Литмир - Электронная Библиотека
A
A

Зуд вонзился ему в затылок.

Нет, ни за что!

Он мог бы отсечь это зудящее ощущение, но сосущее ожидание все равно не исчезло бы. Перрин будто балансировал на самом краю обрыва. Словно все замерло на грани. Перрин гадал, нет ли чего нежеланного в окружающих горах. Наверное, есть способ проверить. В таких краях, где человек появляется раз в сто лет, несомненно, раздолье волкам. Но прежде чем мысль о волках успела обрести форму, он безжалостно задавил ее. Лучше быть в неведении. Лучше гадать, чем так узнать. Как бы мало шайнарцев ни было, но каждый день в округе разъезжали разведчики. Если бы тут что-то было, дозорные заметили бы. Моя кузница здесь, – сказал себе Перрин, – и здесь отбивать молотом поковку должен я. А они пускай раздувают пламя у собственных наковален.

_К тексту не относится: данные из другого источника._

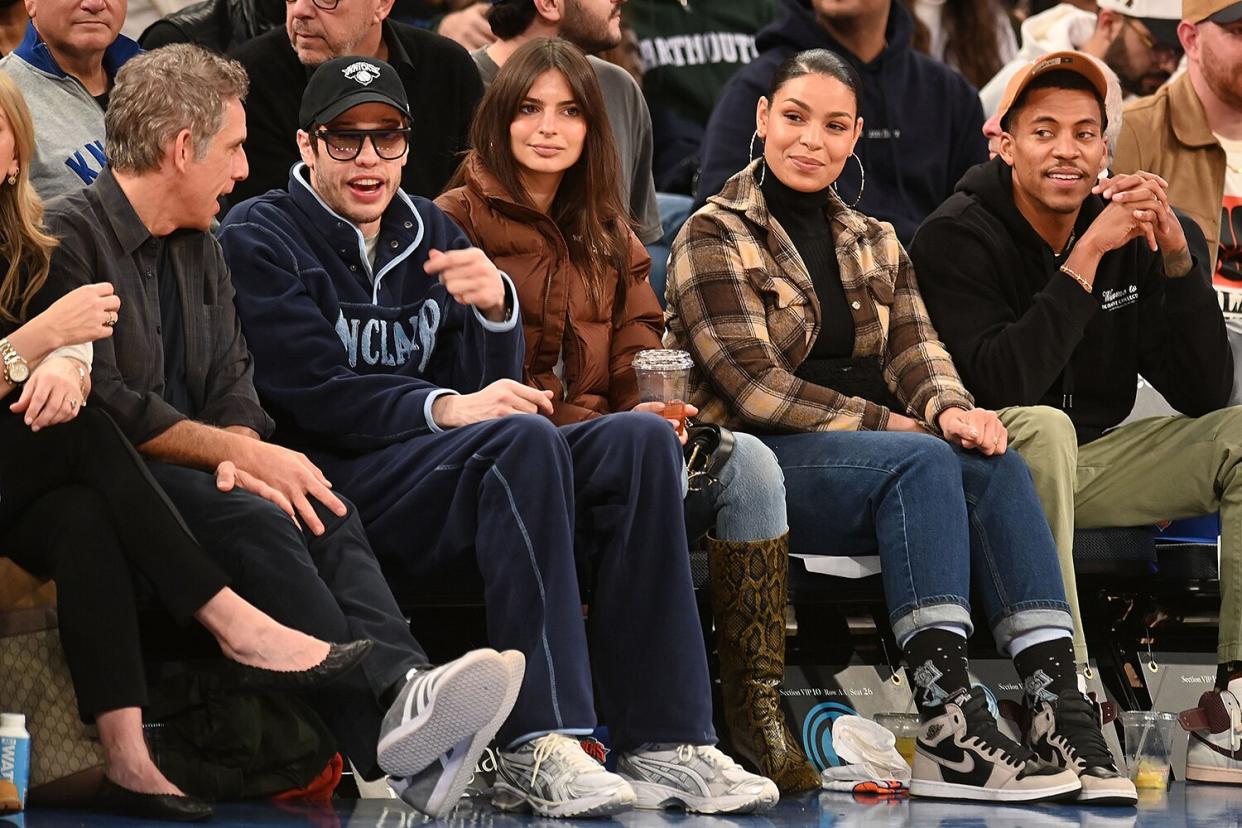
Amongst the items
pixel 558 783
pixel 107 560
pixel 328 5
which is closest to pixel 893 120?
pixel 328 5


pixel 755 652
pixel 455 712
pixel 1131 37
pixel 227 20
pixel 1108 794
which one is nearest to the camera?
pixel 455 712

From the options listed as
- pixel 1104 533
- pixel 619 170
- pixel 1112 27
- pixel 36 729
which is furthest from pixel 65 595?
pixel 1112 27

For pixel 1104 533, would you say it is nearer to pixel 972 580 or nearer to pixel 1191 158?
pixel 972 580

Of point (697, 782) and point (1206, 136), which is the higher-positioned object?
point (1206, 136)

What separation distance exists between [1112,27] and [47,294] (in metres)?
4.43

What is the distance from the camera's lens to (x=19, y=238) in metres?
3.53

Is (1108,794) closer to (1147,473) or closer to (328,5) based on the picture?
(1147,473)

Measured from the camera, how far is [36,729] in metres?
3.45

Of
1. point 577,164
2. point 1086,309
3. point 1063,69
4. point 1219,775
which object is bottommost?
point 1219,775

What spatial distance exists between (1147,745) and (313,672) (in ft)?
6.78

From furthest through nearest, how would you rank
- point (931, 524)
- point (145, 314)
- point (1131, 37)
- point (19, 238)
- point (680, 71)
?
point (1131, 37)
point (680, 71)
point (931, 524)
point (145, 314)
point (19, 238)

Дальнозоркий Перрин Айбара первым заметил силуэт всадника, скачущего из Тарабона. Но и для него воин был разноцветным комком, который лошадь несла, петляя меж дерев, далеко-далеко, то открыто, то незаметно. А лошадка-то пегая! – сказал себе Перрин. – И явился всадник как раз в срок! Он уже собрался оповестить о ней своих спутников – то была, верно, женщина, как и все прежние встреченные на этой дороге, – но Масима вдруг бросил хрипло:

– Ворон!

Точно проклятье выкрикнул.

Перрин тут же окинул взглядом небо. Не более чем в сотне шагов справа над вершинами деревьев кружила ширококрылая птица. Такие хищники не брезгуют поднять с наста какую-нибудь дохлятину или слопать мышь; может, и эта просто вылетела за пропитанием, но Перрин не имел права допустить даже малейшей возможности, что их обнаружат. Похоже, ворон пока не заметил отряд, но приближающийся всадник скоро окажется у птицы на виду. Едва Перрин увидел ворона, он вскинул лук, натянул тетиву – оперение стрелы к щеке, к уху, – и отпустил, все одним плавным движением. Юноша ухватил слухом хлопанье тетивы справа, свист стрелы слева, но следил, но отрываясь, за чернокрылым. Едва стрела Перрина пронзила ворона, с неба обрушился густой дождь дегтярных перьев, а когда птица упала на землю, в воздухе промчались еще две стрелы. Луки пятерых бритоголовых были уже снова натянуты, шайнарцы всматривались в небеса: не летел ли с вороном напарник?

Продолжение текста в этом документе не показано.